Beyond reporting on the research, however, I also wanted to weigh the arguments against it. Scholars have been seeking to understand the origin of the Jews for centuries, and the story of that effort has a dark underside. Nazi scholarship is the most notorious example. Part of the rationale for the Nazi effort to eliminate the Jews was scientific, a biological theory about their racial origin. This is part of what led the Nazis to support genetics research (the infamous Dr. Mengele was a genetic researcher) and it is one reason why critics of contemporary genetic research are concerned about its use to illumine the ancestry of the Jews. I didn’t see it as a goal to come up with yet another theory about the origin of the Jews—there are plenty of such theories. I wanted to help readers think through the question and assess different approaches, which meant exploring what scholars have learned but also facing up to the perils of such research.

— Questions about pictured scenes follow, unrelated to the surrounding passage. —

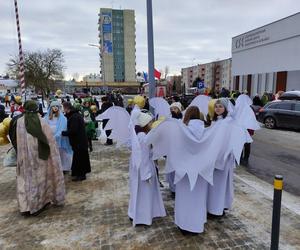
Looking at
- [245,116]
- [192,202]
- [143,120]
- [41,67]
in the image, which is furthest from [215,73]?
[192,202]

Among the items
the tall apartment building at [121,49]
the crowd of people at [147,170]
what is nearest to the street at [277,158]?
the crowd of people at [147,170]

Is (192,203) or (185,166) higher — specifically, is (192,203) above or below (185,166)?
below

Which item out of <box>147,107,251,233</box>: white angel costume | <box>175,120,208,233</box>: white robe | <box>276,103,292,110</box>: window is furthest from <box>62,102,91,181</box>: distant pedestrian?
<box>276,103,292,110</box>: window

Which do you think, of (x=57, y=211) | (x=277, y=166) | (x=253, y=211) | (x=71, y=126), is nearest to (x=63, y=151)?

I must acknowledge that the book will probably frustrate some readers, especially those who want a clear-cut answer or want to be reaffirmed in what they already believe. If I was to offer an accurate and comprehensive depiction of the scholarship, I would have to introduce readers to theories and information at odds with how some Jews see themselves and consider some challenging ideas and ways of thinking. I spent a lot of time struggling with how to balance engaging readers with presenting the situation honestly, and what I settled on was trying to make things clear and accessible without watering anything down or papering over the debated and the irresolvable. At the least, I hope the book helps readers understand how some of their ideas about the origin of the Jews originated, gives them a good sense of the many different ways there are to think about questions of ethnic and religious origin, and conveys to them that there is an enduring mystery about who they are that continues to elude even the most cutting-edged research.